- Born: Panadura, Sri Lanka

YouTube information
- Channel: Travel with Wife;
- Years active: 2018–present
- Genres: Adventure; travel;
- Subscribers: 550 thousand
- Views: 73.4 million

= Travel with Wife =

Sri Lankan online travel adventure channel

Travel with Wife is a YouTube travel adventure channel created by Sri Lankans Kasun and Chamari Deegoda Gamage. The channel hosts travel videos of destinations around the world. The first video in the series was uploaded on May 4, 2018.

==Personal life==
Deegoda Gamage Kasun Sampath was born on 27 July 1988 in Panadura. His father D.G Wajirawansa is a technician and his mother, M.D Somalatha is a homemaker. He has one younger sister. He completed his education at St.John's National School, Panadura. He is married to Undugodage Chamaranayani 'Chamari' Premarathne. Chamari was born on 1 November 1990 in Panadura. Her father U.M.M Premarathne is a businessman and her mother H.L.M Perera was a homemaker. She has one elder brother. She studied at Agamathi Balika Vidyalaya, Panadura. Chamari's mother died on 2 August 2021 due to COVID-19.

# [Problem set]
A. Reproduce the Travel with Wife article word for word, beginning at "Travel with Wife is" and stopping after "due to COVID-19.".
B. Carry on writing the Travel with Wife article, picking up after its final sentence.

# [Dataset extract]

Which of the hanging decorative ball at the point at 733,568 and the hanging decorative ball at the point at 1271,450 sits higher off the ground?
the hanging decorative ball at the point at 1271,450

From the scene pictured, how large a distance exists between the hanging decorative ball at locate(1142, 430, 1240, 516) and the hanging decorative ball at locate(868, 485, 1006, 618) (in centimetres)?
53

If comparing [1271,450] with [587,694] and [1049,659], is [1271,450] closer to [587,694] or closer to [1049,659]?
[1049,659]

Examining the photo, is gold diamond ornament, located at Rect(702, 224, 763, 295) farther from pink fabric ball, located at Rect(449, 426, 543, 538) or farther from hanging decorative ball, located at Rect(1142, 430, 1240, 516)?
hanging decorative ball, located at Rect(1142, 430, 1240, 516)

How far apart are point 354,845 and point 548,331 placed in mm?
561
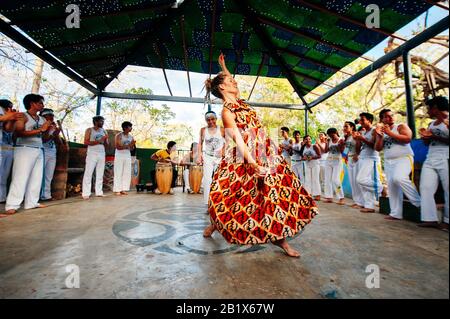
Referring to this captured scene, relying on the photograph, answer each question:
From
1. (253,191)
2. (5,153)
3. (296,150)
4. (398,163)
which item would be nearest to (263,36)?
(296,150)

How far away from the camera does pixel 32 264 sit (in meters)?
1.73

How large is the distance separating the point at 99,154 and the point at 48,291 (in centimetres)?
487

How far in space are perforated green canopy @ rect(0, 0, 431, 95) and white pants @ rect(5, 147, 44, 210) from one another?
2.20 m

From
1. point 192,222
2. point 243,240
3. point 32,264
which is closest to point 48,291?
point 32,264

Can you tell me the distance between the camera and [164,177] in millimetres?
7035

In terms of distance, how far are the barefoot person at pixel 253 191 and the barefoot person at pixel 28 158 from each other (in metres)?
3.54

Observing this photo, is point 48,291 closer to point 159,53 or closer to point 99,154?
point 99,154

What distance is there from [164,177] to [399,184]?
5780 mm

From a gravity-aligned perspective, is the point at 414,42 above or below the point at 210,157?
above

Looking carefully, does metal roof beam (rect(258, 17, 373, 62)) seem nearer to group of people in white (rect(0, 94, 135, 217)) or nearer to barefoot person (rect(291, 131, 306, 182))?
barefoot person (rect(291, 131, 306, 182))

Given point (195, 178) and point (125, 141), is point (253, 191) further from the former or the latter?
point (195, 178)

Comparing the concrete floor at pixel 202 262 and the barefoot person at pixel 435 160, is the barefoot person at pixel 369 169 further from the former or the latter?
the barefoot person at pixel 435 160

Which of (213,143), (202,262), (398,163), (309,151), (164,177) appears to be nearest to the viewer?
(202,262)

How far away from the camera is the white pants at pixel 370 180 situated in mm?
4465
--
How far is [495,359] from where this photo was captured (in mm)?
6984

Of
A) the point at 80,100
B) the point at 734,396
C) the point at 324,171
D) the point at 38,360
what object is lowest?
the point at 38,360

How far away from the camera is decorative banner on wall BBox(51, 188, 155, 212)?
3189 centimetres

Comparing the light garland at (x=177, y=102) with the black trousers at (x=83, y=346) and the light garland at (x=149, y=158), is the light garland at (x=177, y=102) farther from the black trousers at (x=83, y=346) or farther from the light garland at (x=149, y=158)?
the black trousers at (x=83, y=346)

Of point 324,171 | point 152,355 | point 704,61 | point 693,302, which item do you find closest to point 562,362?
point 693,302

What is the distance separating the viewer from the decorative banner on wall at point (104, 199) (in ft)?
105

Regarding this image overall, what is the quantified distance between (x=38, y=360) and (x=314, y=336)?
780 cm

# [Answers by item]
A.
Travel with Wife is a YouTube travel adventure channel created by Sri Lankans Kasun and Chamari Deegoda Gamage. The channel hosts travel videos of destinations around the world. The first video in the series was uploaded on May 4, 2018.

==Personal life==
Deegoda Gamage Kasun Sampath was born on 27 July 1988 in Panadura. His father D.G Wajirawansa is a technician and his mother, M.D Somalatha is a homemaker. He has one younger sister. He completed his education at St.John's National School, Panadura. He is married to Undugodage Chamaranayani 'Chamari' Premarathne. Chamari was born on 1 November 1990 in Panadura. Her father U.M.M Premarathne is a businessman and her mother H.L.M Perera was a homemaker. She has one elder brother. She studied at Agamathi Balika Vidyalaya, Panadura. Chamari's mother died on 2 August 2021 due to COVID-19.

B.
The couple has one daughter, Elina.

==History==
First, they shot a video during the Kandy tour for their wedding anniversary. Even they took pictures of that trip, they did not post them. However, after they went to Gampola, they started to take travel photos and post them on social media such as Facebook and Instagram. After seeing their travel photos, Ideal Hell company started to provide the equipment and other help needed to create videos of better quality and content.

Meanwhile, they met popular television personality, Chathura Alwis who proposed the name Travel with Wife. They completed their first travel vlog on 4 May 2018 about Diyaluma Falls. Then they started to travel to many iconic places in Sri Lanka such as Ella, Sigirya, Jaffna, Pasikuda, Mirissa, Mannar, and Trincomalee and create videos and travel photos. In 2019, they collaborated with SriLankan Airlines to promote their Vesak event called 'The Spirit of SriLankan Airlines and magic of Vesak'. The video later won the Best Marketing Innovation at the 2020 APEX/IFSA Awards.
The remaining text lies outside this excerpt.